Lip-reading as much as hearing gave her words added importance. ‘I'll be sure to arrange it.'

‘I know you will.' She leaned, and he took her by the shoulders, as so often before, and drew her into a kiss, thinking one for each cheek, as she perhaps expected, but their lips pressed hard, neither wanting to let go, as if the gate latch had already clicked and her parents were on their way up the garden path, Jenny and he locked in a final passionate kiss before his long traipse home through the misty darkness.

Eyes closed as if to make the moment last, their ancient past putting sugar into the kiss, a mellowed regret at not having kept their love alight, a kiss in mourning for the chance they'd let vanish – neither caring about whoever looked on from the crowd.

‘I'll see you again, duck,' he said in the homely lingo of so long back, not knowing who had drawn off first.

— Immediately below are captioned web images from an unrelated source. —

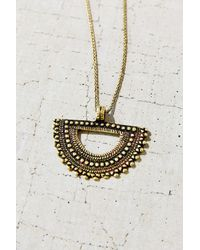 Urban Outfitters - Metallic Medallion Necklace - Lyst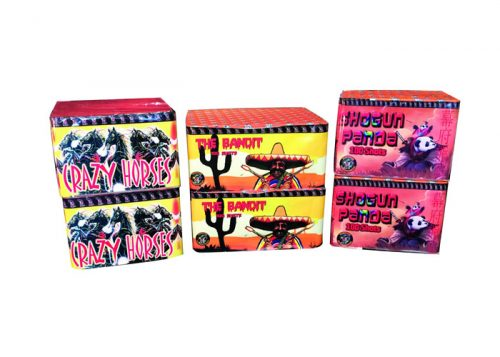 CHINESE BARRAGE PACK 4 - 6 FIREWORKS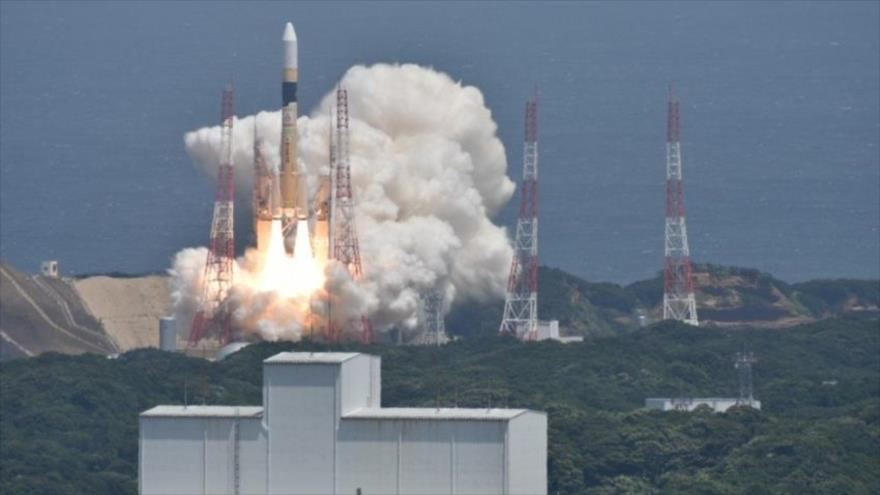 Japón lanza nuevo satélite espía para vigilar a Corea del Norte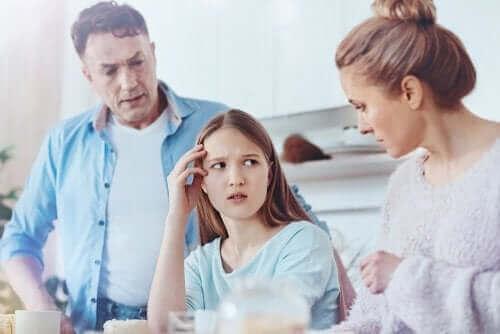 思春期の子供の嘘を見破る方法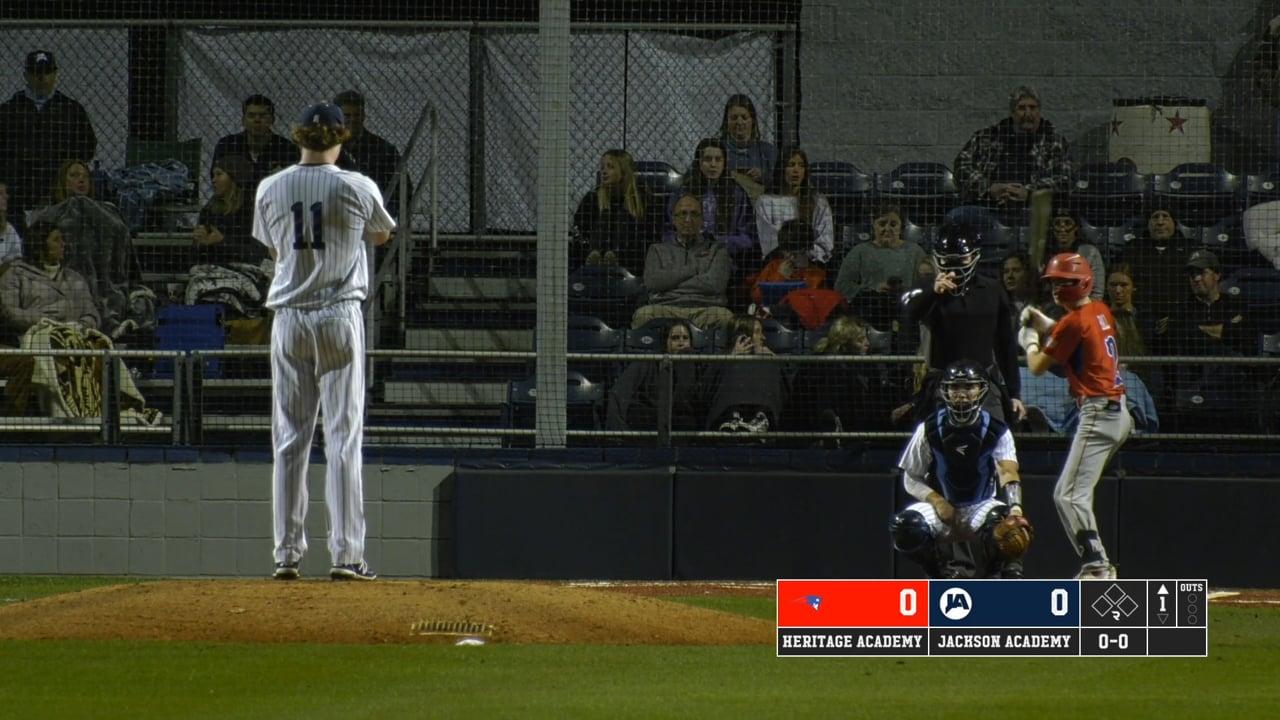Varsity Baseball vs Heritage Academy - 02-08-21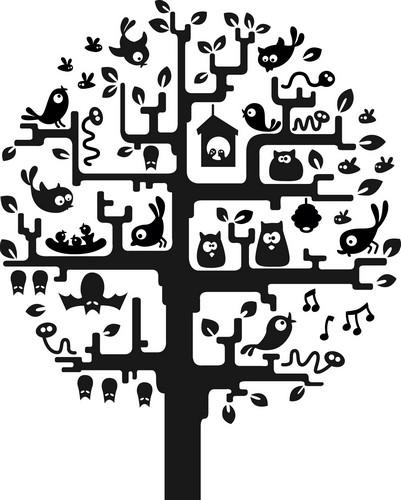 Наклейка «Обитаемое дерево»Деревья<br><br>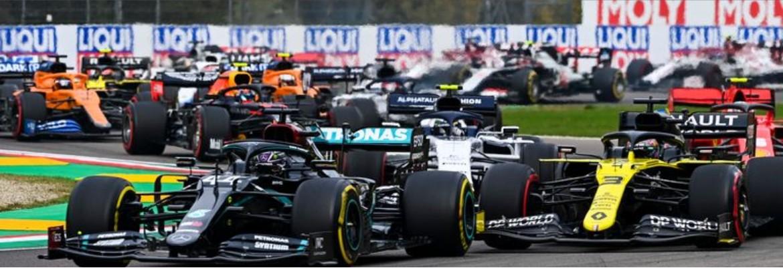 formula 1 - Calendário 2021 da F1 sofre primeiras mudanças: GPs da Austrália e da China são adiados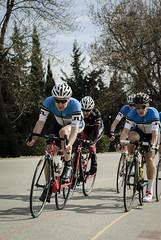 C'dAzur-0409 (slattner) Tags: training cycling nice cotedazur sweden stockholm trainingcamp roadracing ckvalhall 2013 valhall equipevélo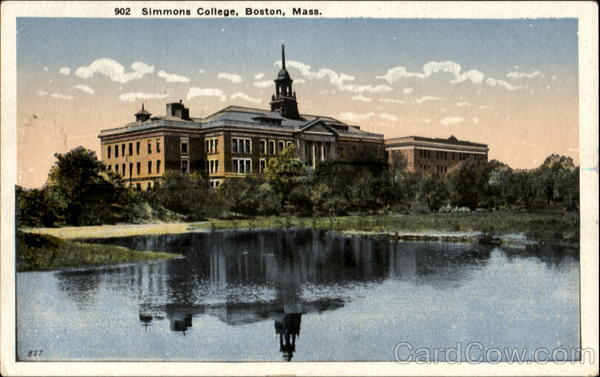 Simmons College Boston Massachusetts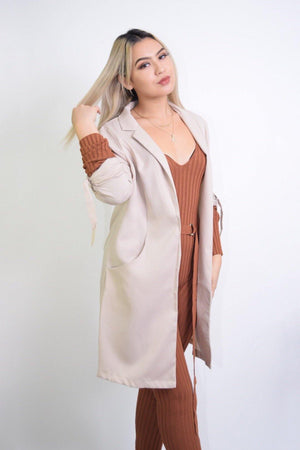 Priscilla, Long Sleeve Sand Coat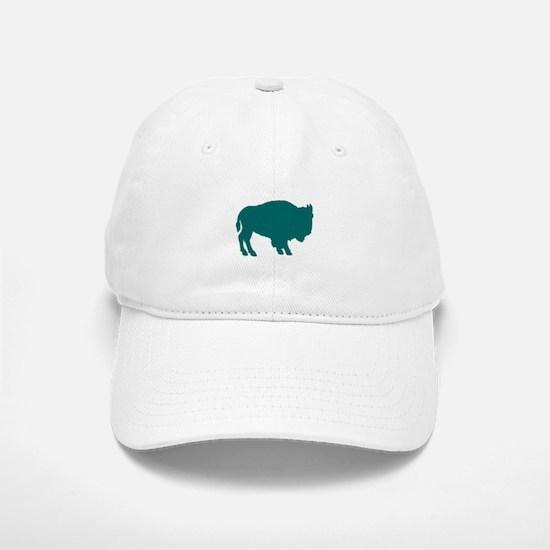 Teal Buffalo Baseball Baseball Cap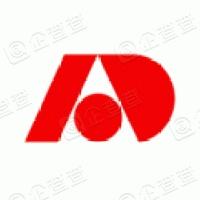 吉林敖东集团力源制药股份有限公司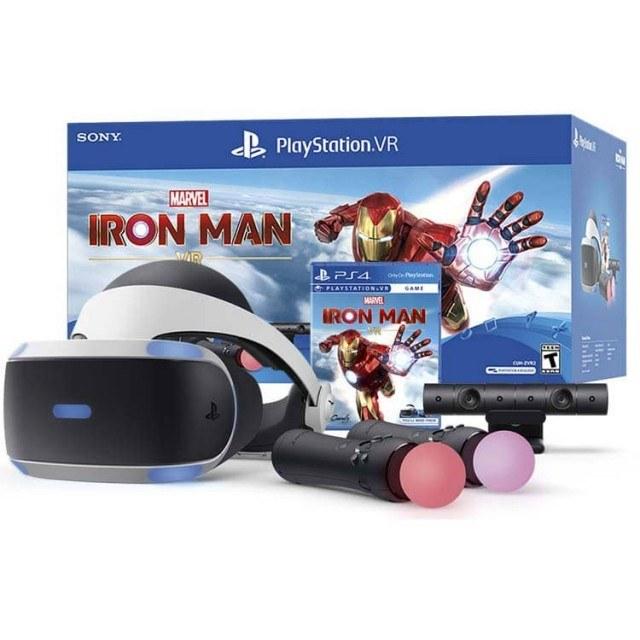 تصویر باندل عینک واقعیت مجازی سونی PlayStation VR Marvel's Iron Man – ZVR2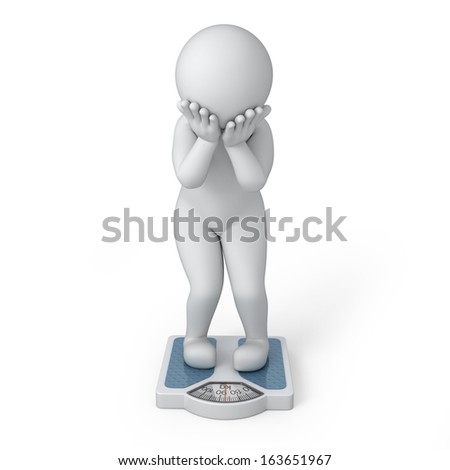 overweight, 3d human and scales. image with a work path - stock photo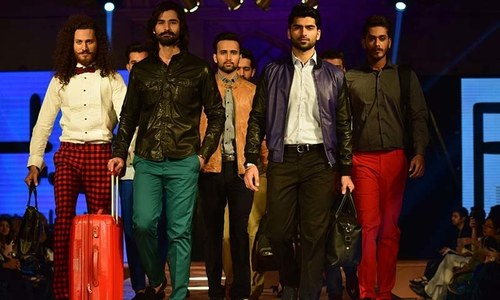 HIP Picks: Best Ramp looks from Karachi Fashion Week Men's Fashion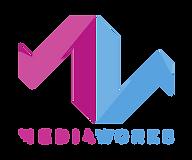 MEDIAWORKS.png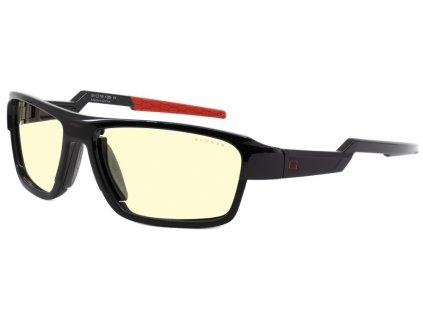 GUNNAR Lightning Bolt 360 / obroučky ONYX / měnitelná sluneční skla / 3 druhy nožiček / jantarová skla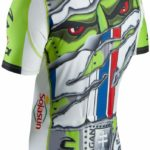 Peter Sagan's custom jersey for Tour of California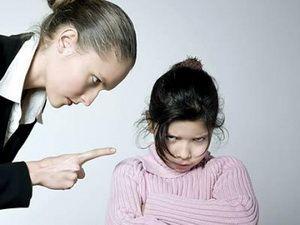 Дитина і почуття провини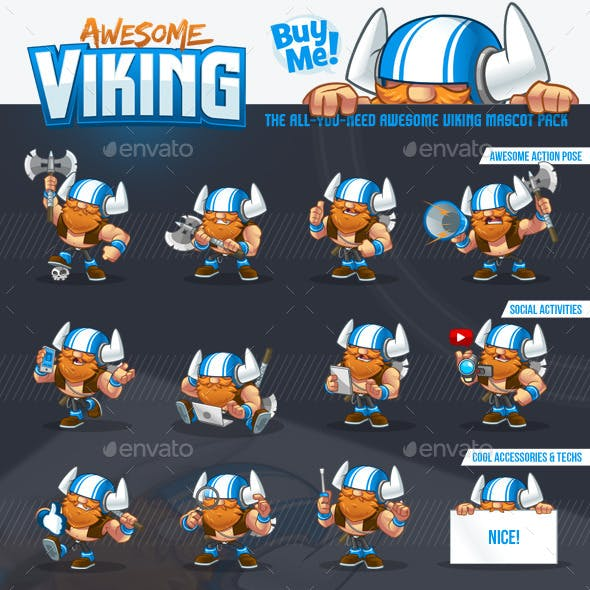 Viking Mascot Pack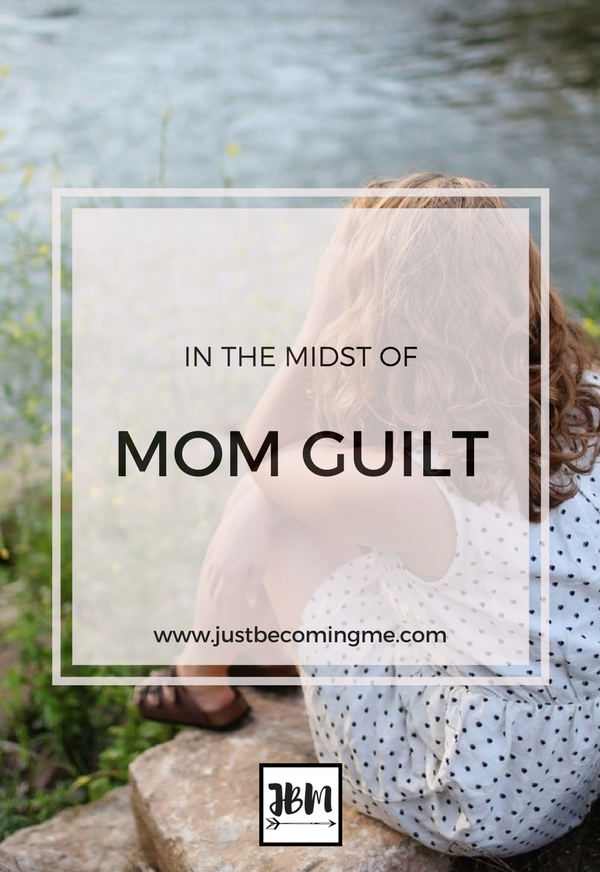 I've been struggling with mom guilt lately and I know other moms do too.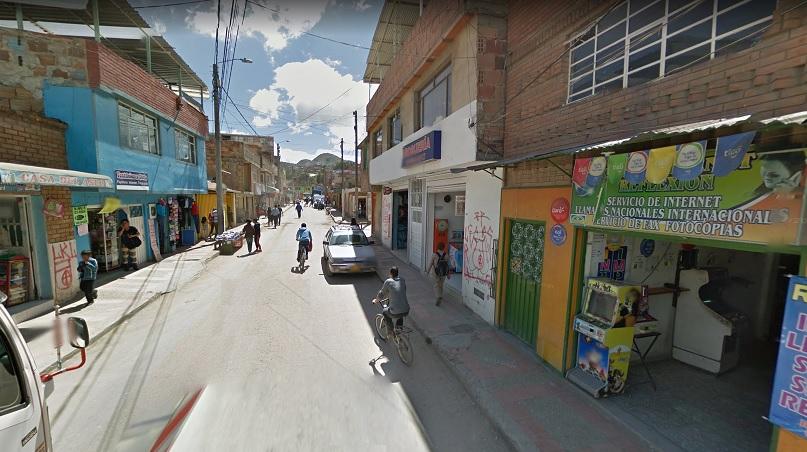 Barrio El Altico de Soacha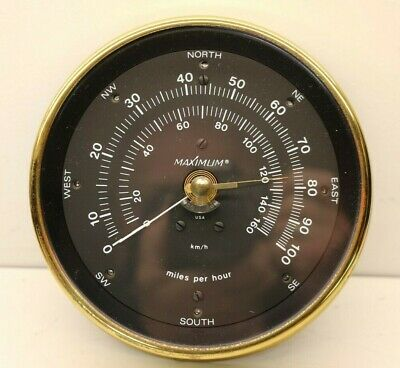 Vintage Maximum Instruments Anemometer Wind Speed & Direction Weather Station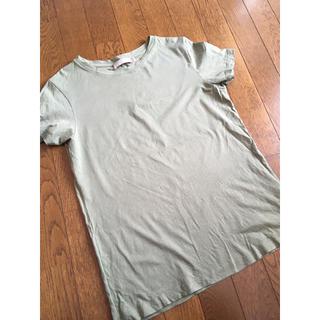 ビンス(Vince)のvince(Tシャツ(半袖/袖なし))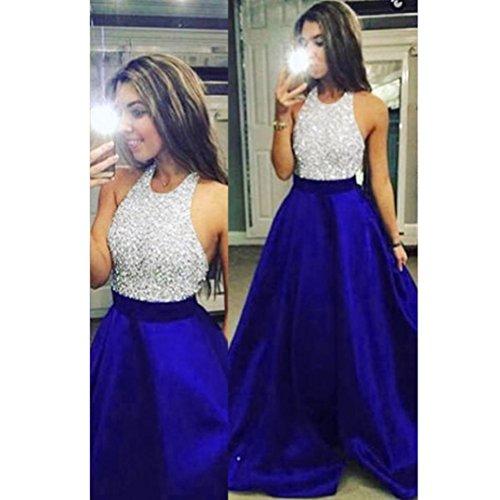 Hemlock Formal Prom Party Dress Long Sleeveless Halter Sequins Graduation Ceremony Dress Ball Gown (L, Blue)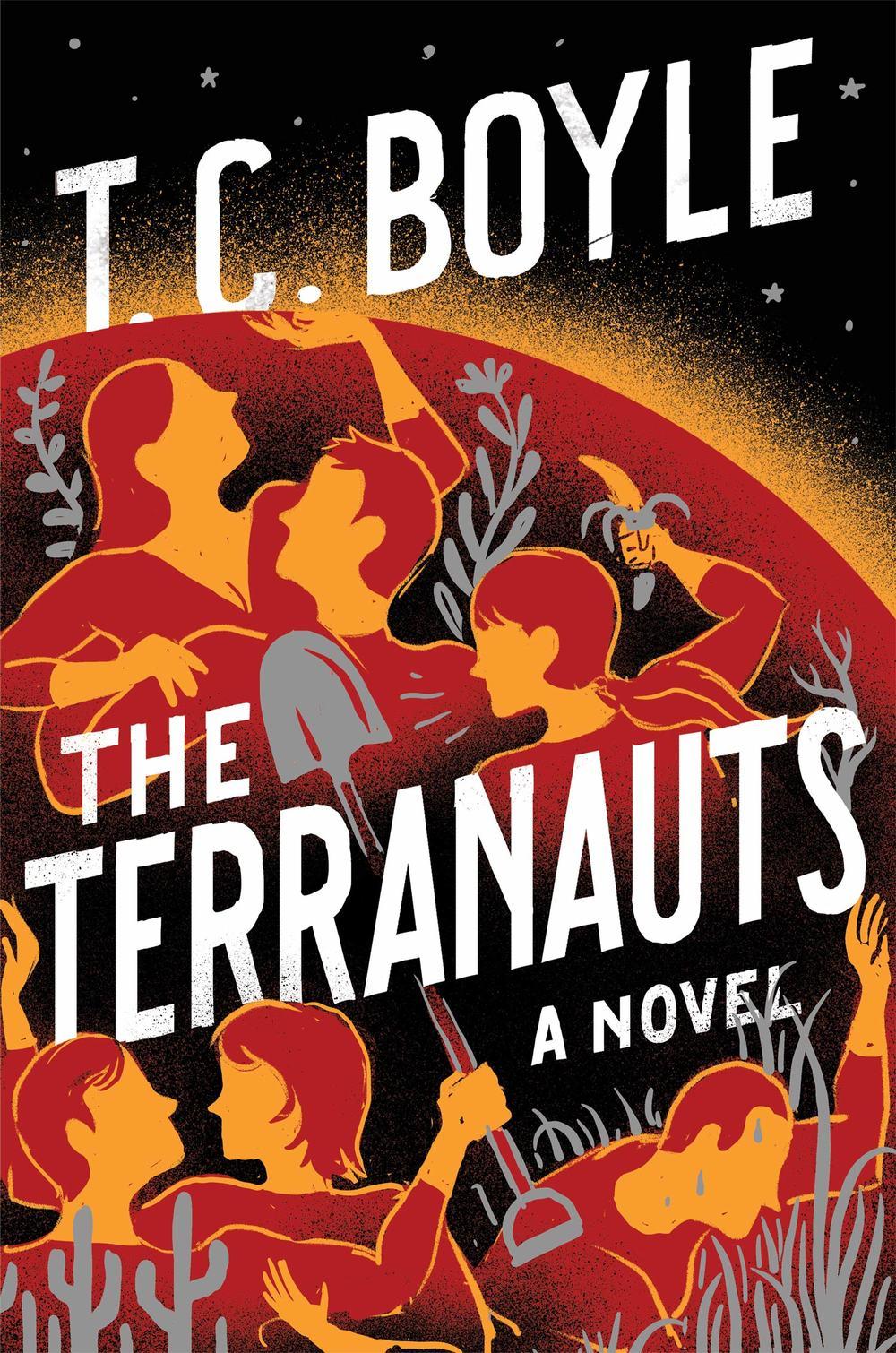 terranauts2.jpg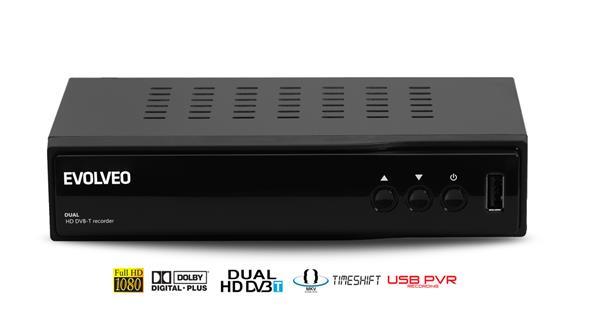 EVOLVEO Dual HD DVB-T rekordér Delta. HDMI,scart,coax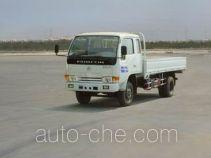 Shenyu DFA5815P-1Y low-speed vehicle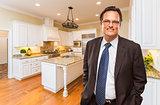 Man Wearing Necktie in Beautiful Custom Residential Kitchen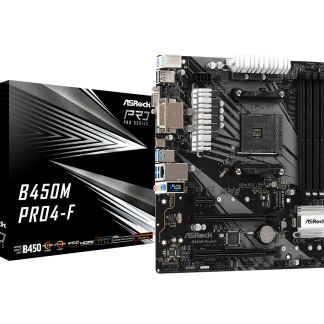 ASRock B450M Pro4-F AMD AM4 Socket Motherboard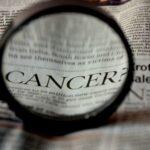 Noi opțiuni de tratament pentru două tipuri de cancer
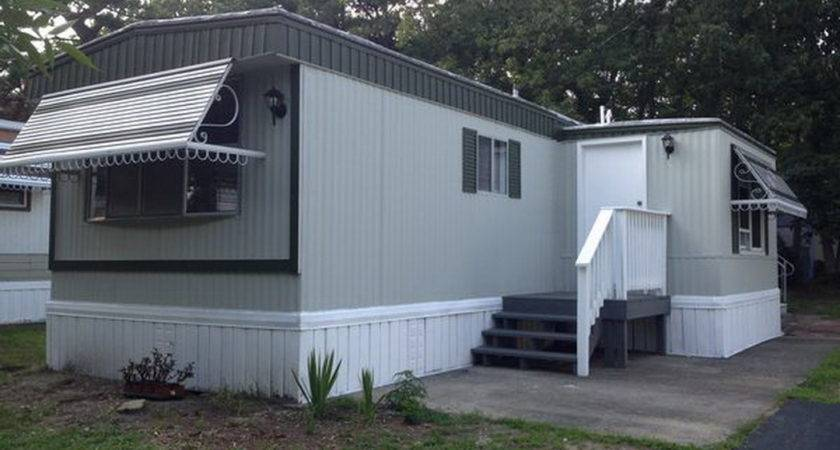 Barrington Mobile Home Rent Whiting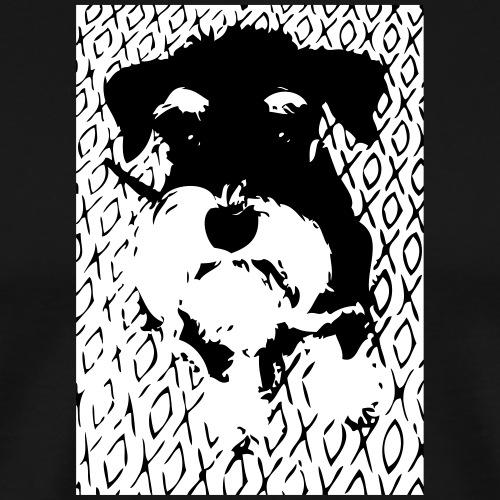 Mistress of the Bark - Premium-T-shirt herr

Many wanted her to themselves: children, grandchildren, great-grandchildren, cousins and inlaws and nephews and nieces and friends, and to give some of herself to everyone would take whatever was left of the evening. She let go of his hand. ‘I'll look forward to it. But now I must talk some more to the others.'

TEN

‘I'd never have believed it, you kissing a seventy-year-old woman like that.' They walked into more silence the closer they got to the cars. Avril felt it necessary to tell Arthur that Brian was seventy as well.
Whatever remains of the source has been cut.